Re “Don’t blame the media,” Opinion, Jan. 10
You have to admire a public thinker who, in print, changes his mind. Max Boot shows intelligence and courage in distancing himself from his original perception that media “bias toward sensationalism distorted public understanding of the war.” He now directs our attention to those truly responsible for creating bias -- people in “the upper echelons of the administration and the armed forces.”
We need more thinkers like Boot, who are not knee-jerk adherents of either the left or right.
Boot has engaged in the most classic liberal counterpunches at conservatives, and I’m angry. He uses the tried-and-true method of opinionating that a duck isn’t a duck, really. History has shown that the media defeated this country in Vietnam, and it is doing absolutely everything it can to defeat us in Iraq, including doctoring photos and releasing top secrets to the enemy.
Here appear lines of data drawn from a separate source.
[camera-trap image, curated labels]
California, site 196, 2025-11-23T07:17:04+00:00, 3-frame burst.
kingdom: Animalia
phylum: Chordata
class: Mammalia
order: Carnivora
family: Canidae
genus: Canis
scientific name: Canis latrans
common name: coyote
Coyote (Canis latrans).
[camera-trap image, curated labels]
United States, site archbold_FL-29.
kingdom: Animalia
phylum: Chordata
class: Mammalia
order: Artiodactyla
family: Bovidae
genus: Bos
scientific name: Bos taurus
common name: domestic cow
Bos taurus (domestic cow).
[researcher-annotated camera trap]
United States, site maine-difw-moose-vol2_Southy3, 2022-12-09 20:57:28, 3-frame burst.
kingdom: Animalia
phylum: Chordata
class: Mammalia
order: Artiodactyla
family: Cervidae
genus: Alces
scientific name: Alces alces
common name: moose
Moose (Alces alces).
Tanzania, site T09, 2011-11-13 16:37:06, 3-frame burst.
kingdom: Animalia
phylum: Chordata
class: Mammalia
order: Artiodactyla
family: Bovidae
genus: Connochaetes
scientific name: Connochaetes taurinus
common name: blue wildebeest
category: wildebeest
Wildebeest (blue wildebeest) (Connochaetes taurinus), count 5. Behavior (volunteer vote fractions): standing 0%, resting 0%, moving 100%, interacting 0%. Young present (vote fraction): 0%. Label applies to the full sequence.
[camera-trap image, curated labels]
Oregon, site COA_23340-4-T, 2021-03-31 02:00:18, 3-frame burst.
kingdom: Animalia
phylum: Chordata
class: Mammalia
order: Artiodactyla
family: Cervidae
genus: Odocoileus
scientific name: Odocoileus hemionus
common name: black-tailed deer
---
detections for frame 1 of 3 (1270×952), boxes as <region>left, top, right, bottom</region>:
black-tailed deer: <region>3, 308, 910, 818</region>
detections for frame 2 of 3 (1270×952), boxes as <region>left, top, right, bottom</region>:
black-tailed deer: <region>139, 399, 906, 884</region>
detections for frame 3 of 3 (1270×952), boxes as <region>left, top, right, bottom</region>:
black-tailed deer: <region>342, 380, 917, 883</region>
Also, please advise Boot that the term “MSM,” or mainstream media, is no longer in fashion. His and The Times’ ilk are now referred to as the “enemedia.” I hope the Internet brings an end to the old guard print media.
Boot is now an unparalleled defender of the journalistic press corps. The Times’ biggest Bush cheerleader says we shouldn’t have given such credence to the president and his staff; that instead we should have listened to the reporters on the ground and that they are being unfairly vilified by the right. So now it’s opposite day in Boot’s world -- the sky is green, the grass is blue, President Bush is wrong and Boot is the defender of the MSM. How Orwellian can you get? Ignorance is bliss.
SCOTT W. HUGHES
There’s no doubt the Bush administration sent troops to Iraq based on faulty intelligence and second-rate planning. But Congress must share in the blame too, for giving the president the right to proceed. That’s the short answer for those who opposed the war from its inception and do so today.
But what of those who were originally against the war but changed their minds and decided that being rid of Saddam Hussein wasn’t such a bad idea? For some of us, the idea of a defeat in Iraq is most unappealing. I’d shorten Boot’s definition of the administration’s goals in Iraq to “a free and democratic Iraq.”
For that to happen, the U.S. might consider one of former National Security Council advisor Brent Scowcroft’s prescriptions: “Withdrawing combat troops should not be a policy objective, but rather, the result of changes in our strategy and success in our efforts.”
Blaming the media, the president or others for failure in Iraq is a waste of time. It’s just a way to set up a boogeyman.